MDP's tips and tricks to manage cyber security


In a recent report, IBM confirms what is pretty much common knowledge. The numbers are nonetheless astonishing: nearly 9 out of 10 data breaches are caused by human errors! Combining this with the continuously increasing number of cyber attacks, we considered it useful to list 10 rules of thumb relating to the fight against this new form of crime.

First, to decrease vulnerability companies should consider to take preventive measures in terms of internal organization:

  • RULE 1 – SET UP A SECURITY TEAM: Compose a multidisciplinary team composed of persons with a different background (e.g. technical, operational, security and legal persons). This team should take ownership of the cyber security question within the organization. The multidisciplinary nature of the team is very important. To give just one example from our practice, the notion “processing data” will have a different meaning for a technical person than it will have for a legal person. Insights from various points of view will improve the efficiency of the team considerably.
  • RULE 2 – DOCUMENT YOUR SECURITY LEVEL: Document the security architecture and measures that are taken within the organization. If necessary, an external expert can be involved to map your security level. Such document will facilitate the assessment whether additional measures should be taken.
  • RULE 3 – ESTABLSH INTERNAL GUIDELINES: Humans (and not information technology) are generally the weakest link. Therefore it is strongly recommended (and often mandatory) to establish internal security guidelines which both create awareness for individuals working within your organization, and establish binding rules that must be observed.

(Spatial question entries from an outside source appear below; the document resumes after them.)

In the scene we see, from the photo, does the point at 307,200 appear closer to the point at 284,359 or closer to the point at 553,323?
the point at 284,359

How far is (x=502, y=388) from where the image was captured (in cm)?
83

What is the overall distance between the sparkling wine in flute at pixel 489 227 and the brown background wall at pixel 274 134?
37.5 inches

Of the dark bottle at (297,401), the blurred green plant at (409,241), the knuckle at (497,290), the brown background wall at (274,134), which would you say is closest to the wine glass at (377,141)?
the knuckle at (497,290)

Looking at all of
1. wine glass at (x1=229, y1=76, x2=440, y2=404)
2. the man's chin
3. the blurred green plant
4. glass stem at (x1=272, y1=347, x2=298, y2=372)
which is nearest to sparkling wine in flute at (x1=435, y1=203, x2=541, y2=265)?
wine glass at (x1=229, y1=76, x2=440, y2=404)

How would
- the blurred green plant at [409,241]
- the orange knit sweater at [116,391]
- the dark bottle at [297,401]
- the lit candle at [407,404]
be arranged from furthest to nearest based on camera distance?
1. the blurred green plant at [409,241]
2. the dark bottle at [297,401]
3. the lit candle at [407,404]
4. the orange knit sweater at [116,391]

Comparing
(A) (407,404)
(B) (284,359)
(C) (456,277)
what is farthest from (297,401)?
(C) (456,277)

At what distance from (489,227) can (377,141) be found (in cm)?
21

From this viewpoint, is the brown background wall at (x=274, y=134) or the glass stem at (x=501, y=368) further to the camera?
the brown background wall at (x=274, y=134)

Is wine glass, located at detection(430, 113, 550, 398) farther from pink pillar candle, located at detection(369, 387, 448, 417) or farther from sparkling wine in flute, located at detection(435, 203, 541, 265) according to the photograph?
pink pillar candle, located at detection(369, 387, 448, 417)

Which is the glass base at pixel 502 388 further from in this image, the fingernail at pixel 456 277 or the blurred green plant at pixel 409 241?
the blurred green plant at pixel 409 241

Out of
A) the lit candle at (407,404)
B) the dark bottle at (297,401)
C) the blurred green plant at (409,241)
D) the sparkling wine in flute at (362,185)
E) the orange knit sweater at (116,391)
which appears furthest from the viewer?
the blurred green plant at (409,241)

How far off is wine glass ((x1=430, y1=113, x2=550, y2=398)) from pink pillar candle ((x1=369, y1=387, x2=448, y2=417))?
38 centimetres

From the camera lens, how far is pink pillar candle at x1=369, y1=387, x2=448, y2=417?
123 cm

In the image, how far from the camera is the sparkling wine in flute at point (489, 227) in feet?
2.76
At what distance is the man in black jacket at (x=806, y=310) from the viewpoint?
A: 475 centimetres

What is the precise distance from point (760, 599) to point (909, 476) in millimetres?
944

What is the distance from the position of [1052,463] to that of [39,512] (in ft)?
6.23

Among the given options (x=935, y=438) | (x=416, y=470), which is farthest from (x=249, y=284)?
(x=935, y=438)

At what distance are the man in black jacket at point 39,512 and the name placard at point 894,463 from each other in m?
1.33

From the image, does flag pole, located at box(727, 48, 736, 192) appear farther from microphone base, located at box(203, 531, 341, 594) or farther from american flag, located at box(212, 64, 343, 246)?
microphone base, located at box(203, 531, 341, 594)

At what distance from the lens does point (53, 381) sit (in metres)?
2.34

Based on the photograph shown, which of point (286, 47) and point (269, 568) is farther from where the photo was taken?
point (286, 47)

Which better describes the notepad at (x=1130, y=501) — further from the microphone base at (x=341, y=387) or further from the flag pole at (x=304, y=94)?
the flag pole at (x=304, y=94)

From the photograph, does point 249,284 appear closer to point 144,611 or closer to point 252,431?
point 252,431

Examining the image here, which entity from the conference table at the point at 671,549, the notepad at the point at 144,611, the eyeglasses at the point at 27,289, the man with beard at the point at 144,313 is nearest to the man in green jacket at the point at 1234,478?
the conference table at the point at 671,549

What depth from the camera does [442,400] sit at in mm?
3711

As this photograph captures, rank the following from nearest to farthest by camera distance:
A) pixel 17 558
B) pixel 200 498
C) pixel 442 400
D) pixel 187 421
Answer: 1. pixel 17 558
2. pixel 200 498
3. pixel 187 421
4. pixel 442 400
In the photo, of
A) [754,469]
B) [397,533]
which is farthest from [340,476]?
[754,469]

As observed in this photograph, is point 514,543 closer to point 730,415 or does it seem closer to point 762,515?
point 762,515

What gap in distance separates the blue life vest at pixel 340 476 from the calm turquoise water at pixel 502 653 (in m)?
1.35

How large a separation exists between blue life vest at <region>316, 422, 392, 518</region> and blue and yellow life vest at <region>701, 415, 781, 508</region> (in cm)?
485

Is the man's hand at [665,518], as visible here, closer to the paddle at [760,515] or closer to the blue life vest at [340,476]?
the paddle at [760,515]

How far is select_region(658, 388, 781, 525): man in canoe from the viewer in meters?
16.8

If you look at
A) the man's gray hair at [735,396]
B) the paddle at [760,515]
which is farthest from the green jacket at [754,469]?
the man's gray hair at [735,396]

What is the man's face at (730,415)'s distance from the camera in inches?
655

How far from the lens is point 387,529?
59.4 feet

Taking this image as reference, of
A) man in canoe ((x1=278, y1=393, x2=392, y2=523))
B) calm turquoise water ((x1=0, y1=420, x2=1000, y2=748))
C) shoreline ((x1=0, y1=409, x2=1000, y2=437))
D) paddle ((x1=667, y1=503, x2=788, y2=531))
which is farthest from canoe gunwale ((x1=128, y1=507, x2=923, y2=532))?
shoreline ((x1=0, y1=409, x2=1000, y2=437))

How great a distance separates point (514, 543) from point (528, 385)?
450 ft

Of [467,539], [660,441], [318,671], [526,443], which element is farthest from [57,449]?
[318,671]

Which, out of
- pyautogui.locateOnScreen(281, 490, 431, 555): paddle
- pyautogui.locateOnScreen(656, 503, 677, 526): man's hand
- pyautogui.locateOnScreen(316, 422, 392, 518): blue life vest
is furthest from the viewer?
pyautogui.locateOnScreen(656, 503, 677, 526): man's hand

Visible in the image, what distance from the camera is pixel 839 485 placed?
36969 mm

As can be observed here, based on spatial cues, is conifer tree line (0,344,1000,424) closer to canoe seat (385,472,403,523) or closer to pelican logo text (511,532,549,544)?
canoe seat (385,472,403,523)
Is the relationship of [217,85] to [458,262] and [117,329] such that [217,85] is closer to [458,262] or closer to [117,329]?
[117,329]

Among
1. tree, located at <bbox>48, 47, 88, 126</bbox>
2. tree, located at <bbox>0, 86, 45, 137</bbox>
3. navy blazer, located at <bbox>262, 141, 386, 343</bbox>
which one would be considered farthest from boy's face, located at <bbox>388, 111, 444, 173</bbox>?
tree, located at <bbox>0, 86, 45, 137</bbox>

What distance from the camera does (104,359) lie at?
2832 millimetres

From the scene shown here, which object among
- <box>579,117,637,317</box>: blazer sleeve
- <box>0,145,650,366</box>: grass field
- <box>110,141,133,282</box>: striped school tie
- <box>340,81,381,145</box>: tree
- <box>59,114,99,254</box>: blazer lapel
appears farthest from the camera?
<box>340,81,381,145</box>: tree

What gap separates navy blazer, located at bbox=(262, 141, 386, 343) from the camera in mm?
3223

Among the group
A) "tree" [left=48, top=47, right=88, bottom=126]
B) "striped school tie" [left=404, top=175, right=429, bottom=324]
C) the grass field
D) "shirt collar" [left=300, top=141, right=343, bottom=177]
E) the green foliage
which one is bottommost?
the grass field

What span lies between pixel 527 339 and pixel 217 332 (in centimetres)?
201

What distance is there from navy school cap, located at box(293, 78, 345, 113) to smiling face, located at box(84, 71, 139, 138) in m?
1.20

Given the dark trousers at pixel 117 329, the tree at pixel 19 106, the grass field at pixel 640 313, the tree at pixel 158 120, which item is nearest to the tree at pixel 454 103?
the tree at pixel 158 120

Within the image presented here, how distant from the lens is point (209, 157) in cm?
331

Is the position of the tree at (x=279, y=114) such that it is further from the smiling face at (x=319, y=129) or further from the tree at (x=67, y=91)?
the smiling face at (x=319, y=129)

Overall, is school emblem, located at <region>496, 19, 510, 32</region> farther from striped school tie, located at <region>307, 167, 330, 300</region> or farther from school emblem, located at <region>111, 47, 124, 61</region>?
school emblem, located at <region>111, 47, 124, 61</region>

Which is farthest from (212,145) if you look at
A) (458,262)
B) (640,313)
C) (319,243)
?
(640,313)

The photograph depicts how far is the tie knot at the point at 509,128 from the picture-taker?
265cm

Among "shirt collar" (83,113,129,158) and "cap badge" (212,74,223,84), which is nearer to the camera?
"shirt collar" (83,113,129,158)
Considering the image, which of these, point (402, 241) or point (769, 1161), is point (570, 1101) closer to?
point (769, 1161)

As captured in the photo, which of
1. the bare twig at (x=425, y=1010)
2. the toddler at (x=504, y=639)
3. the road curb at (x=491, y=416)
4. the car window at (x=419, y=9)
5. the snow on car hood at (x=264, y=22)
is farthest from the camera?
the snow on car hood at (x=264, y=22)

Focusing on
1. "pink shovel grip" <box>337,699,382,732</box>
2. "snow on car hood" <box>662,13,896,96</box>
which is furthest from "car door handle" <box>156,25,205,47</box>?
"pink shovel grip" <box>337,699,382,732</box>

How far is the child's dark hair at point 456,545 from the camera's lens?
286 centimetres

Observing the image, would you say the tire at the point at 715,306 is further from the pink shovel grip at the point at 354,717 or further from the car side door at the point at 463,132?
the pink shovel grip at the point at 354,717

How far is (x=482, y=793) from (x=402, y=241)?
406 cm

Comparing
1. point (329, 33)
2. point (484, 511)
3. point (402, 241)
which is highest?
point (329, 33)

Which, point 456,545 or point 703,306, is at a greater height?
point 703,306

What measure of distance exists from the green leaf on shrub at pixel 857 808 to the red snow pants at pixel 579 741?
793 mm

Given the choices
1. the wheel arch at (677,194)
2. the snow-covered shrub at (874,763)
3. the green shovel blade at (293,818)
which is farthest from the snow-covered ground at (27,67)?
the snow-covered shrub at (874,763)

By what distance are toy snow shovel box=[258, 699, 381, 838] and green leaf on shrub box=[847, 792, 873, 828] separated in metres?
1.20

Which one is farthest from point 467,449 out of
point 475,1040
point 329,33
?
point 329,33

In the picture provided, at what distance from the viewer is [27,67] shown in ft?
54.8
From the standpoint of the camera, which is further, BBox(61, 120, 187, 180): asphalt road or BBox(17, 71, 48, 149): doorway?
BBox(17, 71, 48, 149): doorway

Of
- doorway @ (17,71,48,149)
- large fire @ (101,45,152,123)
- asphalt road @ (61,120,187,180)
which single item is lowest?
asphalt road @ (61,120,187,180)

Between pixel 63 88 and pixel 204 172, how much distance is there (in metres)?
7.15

Such guidelines can range from a “clean desk” policy, over a “password policy”, to a “Use of IT systems” policy.
  • RULE 4 – CREATE AWARENESS: Related to rule 3 it may be recommendable, considering the size and activities of your organization, to organize periodic awareness and training sessions informing collaborators within your organization of actual threats, recent trends, lessons learned, etc.
  • RULE 5 – CHECK YOUR CONTRACTS: Check your own (IT) contracts with customers, and those with your suppliers on a number of aspects, including liability, security measures, processing agreements, SLA, etc. A clear and solid contractual structure may considerably mitigate the risks in this respect.
  • RULE 6 – CERTIFICATION: Organizations (commonly either bigger ones, or those active in highly regulated industries) may consider to obtain a security certification (e.g. according to ISO standards).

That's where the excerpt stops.